Sunday, March 21, 2010

Community Based Art-Curriculum

When I saw the subject and title of this blog/chapter before reading it, I got really excited. I love involving the community in the classroom. After reading, I realize this community took it to a whole new level by creating their own curriculum. I don't know if I am fully on board, honestly in part because of the work it took to put in place and to see how time could change it as people came and left. (time preparing/implementing=con) However, I did really enjoy the four points the book included as the four major pros: maximizing local resources, developing pride in local community's heritage, creating support for art education, and connecting art with the local culture. Those are huge pros to me, but I feel as though my goals as an art educator involve them within the curriculum I teach. I don't know if developing an entirely new/separate system is necessarily most effective or time efficient. Interesting reading nonetheless...

Sunday, March 7, 2010


Describe an experience you have had with a person who has a disability. How did your interactions with this person change your perspective on teaching?
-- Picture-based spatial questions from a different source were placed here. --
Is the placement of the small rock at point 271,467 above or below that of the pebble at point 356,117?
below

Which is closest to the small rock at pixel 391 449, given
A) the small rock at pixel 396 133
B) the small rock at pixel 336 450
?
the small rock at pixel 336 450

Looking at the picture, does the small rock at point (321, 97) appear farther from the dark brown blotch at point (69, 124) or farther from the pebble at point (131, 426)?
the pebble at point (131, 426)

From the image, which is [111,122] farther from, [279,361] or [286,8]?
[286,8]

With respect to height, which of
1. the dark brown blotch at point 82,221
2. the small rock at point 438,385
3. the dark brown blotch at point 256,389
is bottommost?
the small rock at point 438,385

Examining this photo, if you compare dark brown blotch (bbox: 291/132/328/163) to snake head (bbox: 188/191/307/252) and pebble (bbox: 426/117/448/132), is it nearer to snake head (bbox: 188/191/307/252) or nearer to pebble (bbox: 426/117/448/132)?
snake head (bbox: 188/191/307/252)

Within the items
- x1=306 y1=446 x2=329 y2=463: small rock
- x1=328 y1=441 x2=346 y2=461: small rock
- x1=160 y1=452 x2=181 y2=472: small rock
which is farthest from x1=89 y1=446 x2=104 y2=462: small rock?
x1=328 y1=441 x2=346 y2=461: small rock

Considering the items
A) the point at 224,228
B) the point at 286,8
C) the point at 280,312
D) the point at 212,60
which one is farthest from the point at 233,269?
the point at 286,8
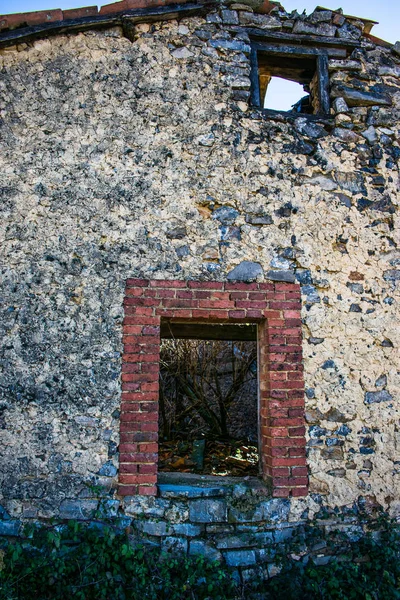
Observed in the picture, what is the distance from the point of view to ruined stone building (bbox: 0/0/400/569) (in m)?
3.34

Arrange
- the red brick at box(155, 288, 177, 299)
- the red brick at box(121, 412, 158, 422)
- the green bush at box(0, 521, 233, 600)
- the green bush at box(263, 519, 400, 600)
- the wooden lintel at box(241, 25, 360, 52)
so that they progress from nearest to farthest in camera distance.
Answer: the green bush at box(0, 521, 233, 600) < the green bush at box(263, 519, 400, 600) < the red brick at box(121, 412, 158, 422) < the red brick at box(155, 288, 177, 299) < the wooden lintel at box(241, 25, 360, 52)

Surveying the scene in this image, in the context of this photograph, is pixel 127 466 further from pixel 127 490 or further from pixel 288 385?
pixel 288 385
The first memory that popped into my mind is a collection of memories from my first year in Art Education methods courses two years ago at UNI. There was a student who open enrolled in our class who had a physical disability. Working with a student and peer in a wheelchair opened my mind to accessiblity of supplies aroudn the room, as well as the room layout. Things such as washing his hands, reaching the dry racks, or finding supplies on the shelves in the closet required assistance. I was paired with him for many partner assignments and meetings outside of classtime around campus and the town gave me a new realization of handicap accessibility (or lack there of). We have continued to remain very good friends, but to this day he is unable to visit me where I live because I am on the third floor of a dorm that is not handicap accessible.

The one thing that I absolutely love about this individual however, is how real he is and how alive his passion for art it. He will not let anyone look down on him or expect less than the most creative outlet of artistic ability. My favorite experiences have been painting ceramics at pursuing picasso and comparing sketchbooks. Chapter 10 in Adolescents at School talks about the idea of people with disabilities being considered "eternal children", and how society rarely expects them to grow up, get a job, or get married. I feel guilty to admit it but I too fell into this subconscious perception before I got to know my friend through art classes and now I have repaired my view as I know about his dreams and goals and what he values in life.

At the end of the day, it all comes down to teaching every student and to valuing every student. The chapter in Real-World-Readings was a very interesting concept to me, that of teaching nonvisual learners. I think it would be a challenge but I would welcome the opportunity to push my skills as a teacher and learn to look beyond the visual properties of art. My personal art philosophy has always revolved around the idea that art is about the process, not the product.

Sunday, February 21, 2010

Safe Space

I try to hold myself back from responding to every reflection, what-if scenario, or interview question relating back directly to my work as an RA, but it's such an all inclusive job that has influenced me in nearly every situation. I come at this week's blog with the perspective of someone who has been in the role of being in charge of/guiding/mentoring groups of 30-50 young females in the dorms. I have had students come and share many confidential things with me, and thus my best guesses as to how i'd handle things in the classroom is a result of how I have dealt with situations in the past.

If a student "came out" to me, I would first thank them for trusting me and reassuring them that what they told me would not be repeated to others without their permission. I would ask them if there was anything i could do for them to support them, classroom atmosphere etc.. If the student hadn't come out to their family and friends, I would suggest they consider why they hadn't, and how they could come to the point of being open to that idea in order to be honest with the most important people in their life. Depending on the school or community, I could ask or recommend counseling if the student was interested, if they wanted to share with someone else.

As far as making sure my art room was a safe space, I would encourage students to carry themselves with an attitude of acceptance. In the dorms, I have done a lot of passive programming (bulletin boards, bathroom stall fliers etc) that educate students on how to use accepting language and how to avoid offending someone-intentionally or accidentally). Hanging a safe space sign could help students identify me as someone they can trust (interesting side note, the Department of Residence at UNI offers training sessions on safe space allies, but they created their own logo...I don't know if it was part of a national trend? but perhaps the pink triangle is changing? does anyone know?). In the chapter we read for this topic, there were many instances of teachers not defending students, or stopping offensive language or behavior. I would hope that I would never fall into that behavior myself and that I would stop harassment if/when it occurred in my presence, classroom, or school.

Sunday, February 14, 2010


Through extensive traveling in central and south America, I have often experienced the feeling of being the minority. I'm considered a blond in Chile and stick out like a sore thumb, I've had vendors insist on communicating with me in their very poor broken English because they couldn't fathom my ability to speak Spanish, and I have felt the attention of a pale skinned young woman in a Latino community.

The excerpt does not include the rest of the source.